■ What is needed:
According to the text on Solis station, on what date did PNR reopen the station as part of the Caloocan-Dela Rosa line?
+++ Exercise passage
Railway station in Manila, Philippines

Solis station is a railway station located on the North Main Line in the city of Manila, Philippines.

After being abandoned for 20 years, and after nearly 10 years since the station's reconstruction, PNR reopened the Solis Station as part of Caloocan-Dela Rosa line, on August 1, 2018.

Due to nearly a decade of disuse since its rehabilitation, the station has been weathered and its gate barriers have been vandalized, and in the case of its westbound barrier, dismantled and possibly stolen. It did not have running electricity until after its reactivation.

This station was closed to rail traffic on 1997. On 2009, the station's new platforms were constructed but it was never opened until 2018 where it is once again active with the launching of the Caloocan-Dela Rosa shuttle line.

Due to the closure of the PNR Metro Commuter Line, the reopened station is closed once again. It is currently being repurposed as an elevated station of the under construction North-South Commuter Railway, following the PNR line's closure on March 28, 2024. As of 2026, the reconstruction of that station has been delayed due to right of way issues.
++++++
+++ Recorded information
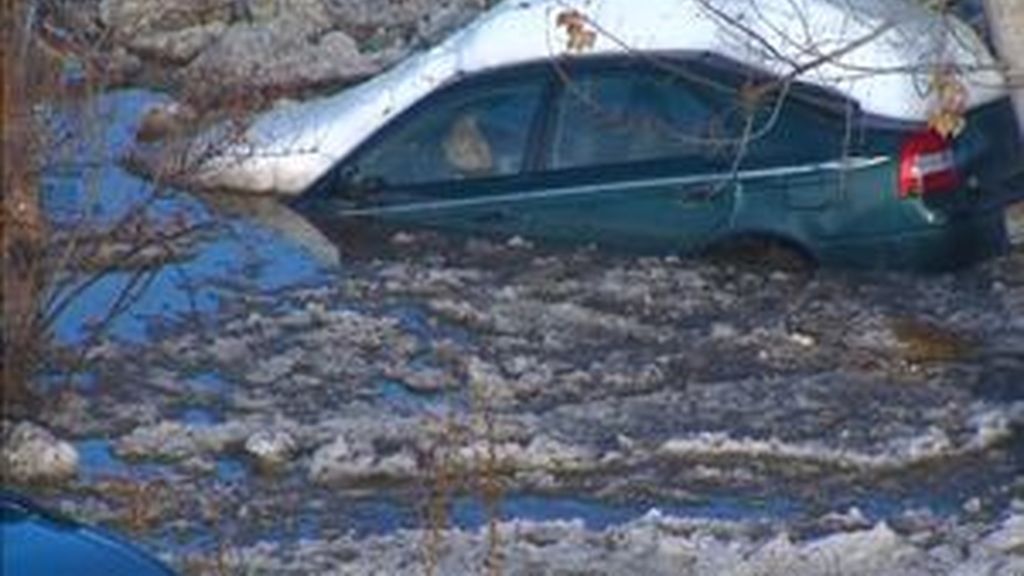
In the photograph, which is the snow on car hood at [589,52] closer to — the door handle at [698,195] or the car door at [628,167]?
++++++
■ Answer space:
August 1, 2018